> [Required work]: Going through the material below, output exactly the lines from the one containing "4f522daaa Blush Pearl" through the one containing "Map Of Florence", and no pictures.

> [Source records]:
--
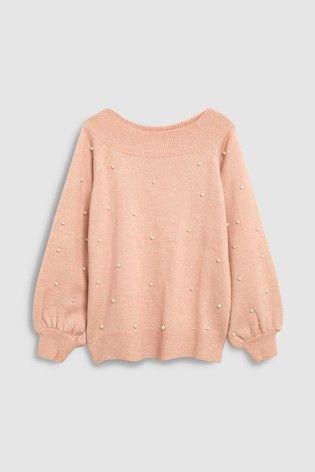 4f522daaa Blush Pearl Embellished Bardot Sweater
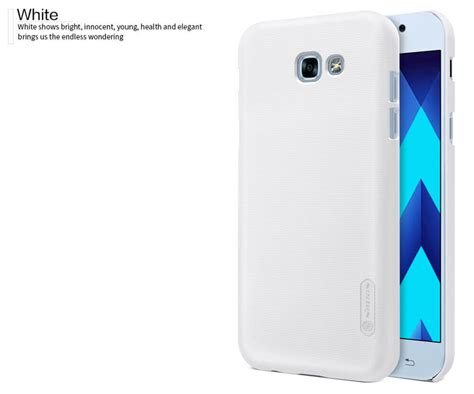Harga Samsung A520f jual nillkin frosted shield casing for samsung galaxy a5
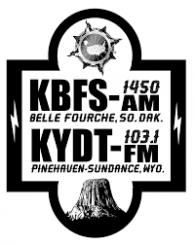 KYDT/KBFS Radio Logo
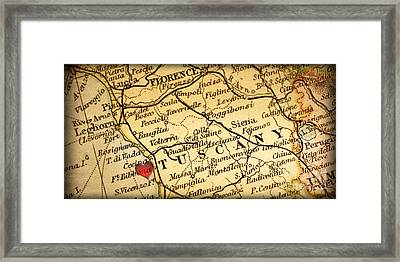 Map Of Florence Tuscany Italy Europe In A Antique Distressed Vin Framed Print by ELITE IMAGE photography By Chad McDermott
--
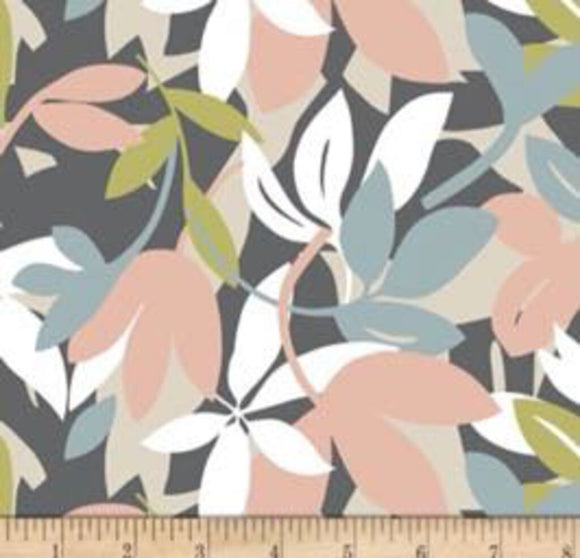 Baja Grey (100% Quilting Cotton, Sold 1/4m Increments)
--
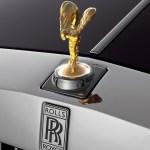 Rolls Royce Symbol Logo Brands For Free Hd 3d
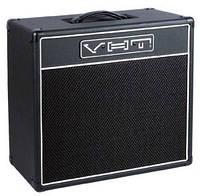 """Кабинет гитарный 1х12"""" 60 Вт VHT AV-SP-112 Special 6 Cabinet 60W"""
--
> [Written reply]:
 4f522daaa Blush Pearl Embellished Bardot Sweater
Harga Samsung A520f jual nillkin frosted shield casing for samsung galaxy a5
 KYDT/KBFS Radio Logo
 Map Of Florence Tuscany Italy Europe In A Antique Distressed Vin Framed Print by ELITE IMAGE photography By Chad McDermott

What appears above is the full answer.